Pro-Palestine Protest At Sydney Opera House Blocked Following Safety Concerns
The proposed pro-Palestine rally at the Sydney Opera House has been blocked by New South Wales’ top court, with organisers agreeing to change protest routes.
An urgent decision made on Thursday morning saw the Court of Appeal issue a prohibition order for Sunday’s planned rally in the forecourt of the Opera House after it was opposed by NSW Police.
Chief Justice Andrew Bell and Justices Ian Harrison and Stephen Free found that it would be “irresponsible to allow the public assembly to proceed, irrespective of the political significance of the event”, and that there would be a “real risk” that the estimated 40,000 attendants “will be exceeded, particularly having regard to the timing of the march, on approximately the second anniversary of the bombing of Gaza, the iconic nature of the proposed destination”.
After conversations with police, the organisers have now agreed to march from Hyde Park, along George Street, and to Belmore Park near Central Station.
Assistant Commissioner Peter McKenna warned of a “visible police presence” at the Opera House, and said that any who attempt to defy the order could put themselves at risk of punishment for contempt of court.
“I don’t expect people to attend the Opera House but if people are silly enough to, and people want to flout the law … appropriate action will be taken.”
The verdict comes as a departure from comments made by the NSW Supreme Court’s Justice Belinda Rigg, who, in the decision that allowed the historic March for Humanity take place on the Sydney Harbour Bridge, made a distinction between a prohibition order and an explicit ban.
In her view, the prohibition order wouldn’t prevent the assembly from taking place, but that the immunity given to protesters in authorised marches from criminal liability would not apply.
Chief Justice Bell said on Wednesday that the prohibition order “operates to do precisely what the terms of the order suggest, namely to prohibit the holding of the proposed public assembly”.
“It would be highly incongruous for the legislature to empower the court to make an order ‘prohibiting’ the holding of a public assembly, if the terms of that order did not accurately reflect the legal consequence of the order,” the court said.
“The better view is therefore that an order … to prohibit the holding of a public assembly does more than simply deprive participants in a public assembly of the protection [given to protesters in authorised public assemblies].”
Steps taken towards end of conflict
The decision was made only moments before Israel and Hamas reached an agreement over the “first phase” of US President Donald Trump’s Peace Plan, ending the fighting in the Gaza Strip and seeing the release of hostages and prisoners.

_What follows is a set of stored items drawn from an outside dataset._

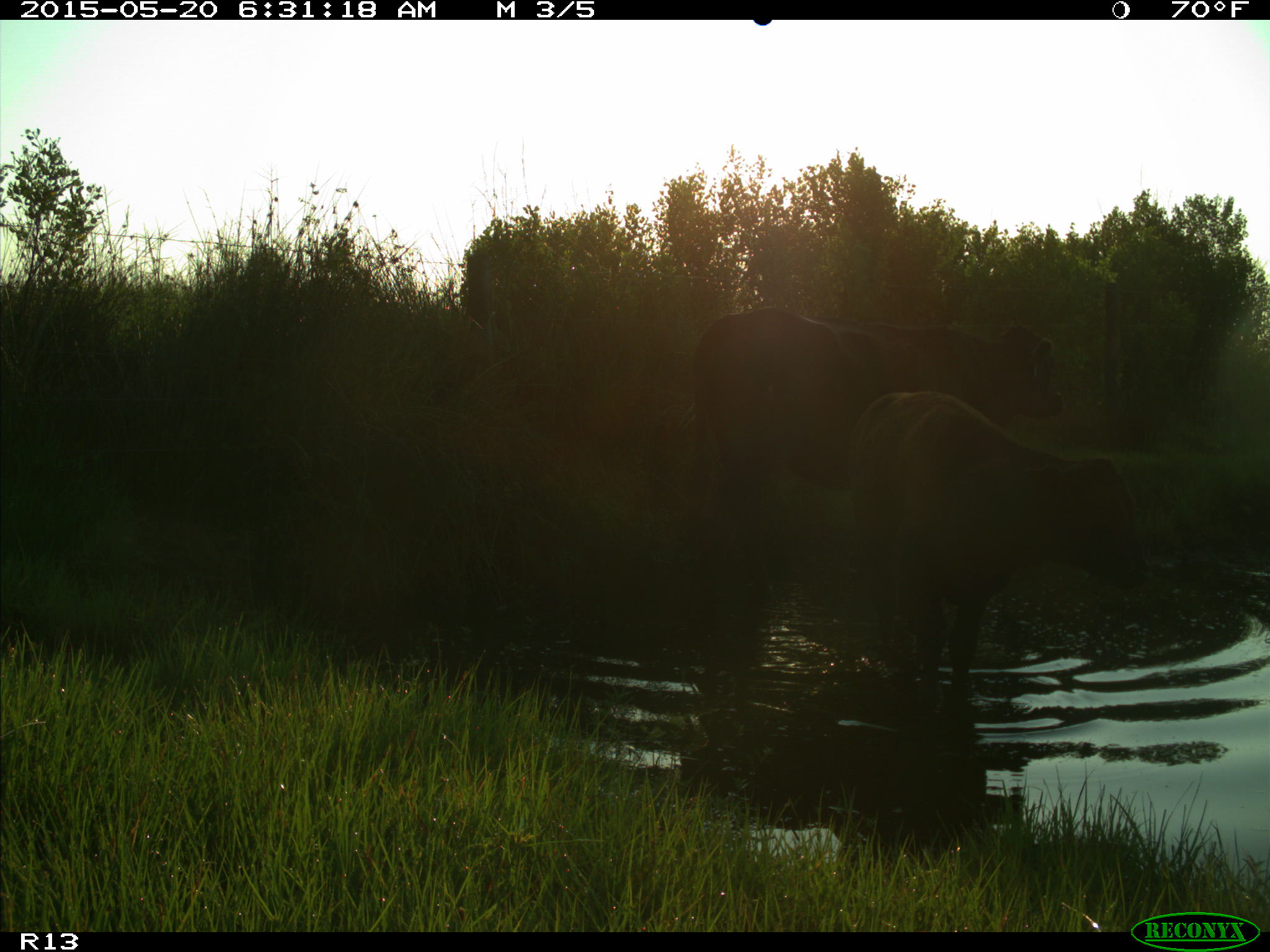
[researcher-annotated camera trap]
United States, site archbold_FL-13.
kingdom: Animalia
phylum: Chordata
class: Mammalia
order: Artiodactyla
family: Bovidae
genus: Bos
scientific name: Bos taurus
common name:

October 7 marked the two year anniversary of Israel’s brutal invasion of Gaza, with conservative estimates approximating more than 67,000 Palestinian deaths in what the United Nations last month labelled a genocide.
Greens MP and spokesperson for justice Sue Higginson is also calling on the NSW Government to recognise the genocide in Palestine by lighting of the Sydney Opera House sails with the Palestinian flag.
“The decision by the NSW Supreme Court today, to prohibit a planned rally at the Opera House this Sunday, is a setback for the right to protest in NSW, but it is not a setback to the community movement against Israel’s genocide,” she said.
“Hundreds of thousands of people marched across the Harbour Bridge in the March for Humanity a few months ago, and likely tens of thousands more will be rallying in NSW again this Sunday. Premier Chris Minns should heed the community, and mark this two years of genocide by lighting the Opera House sails this Sunday evening in solidarity with all of those murdered Palestinians.”
The sails were lit with the colours of the Israeli flag in the wake of Hamas’ October 7 attack in 2023, but no such recognition has been made of those in Palestine.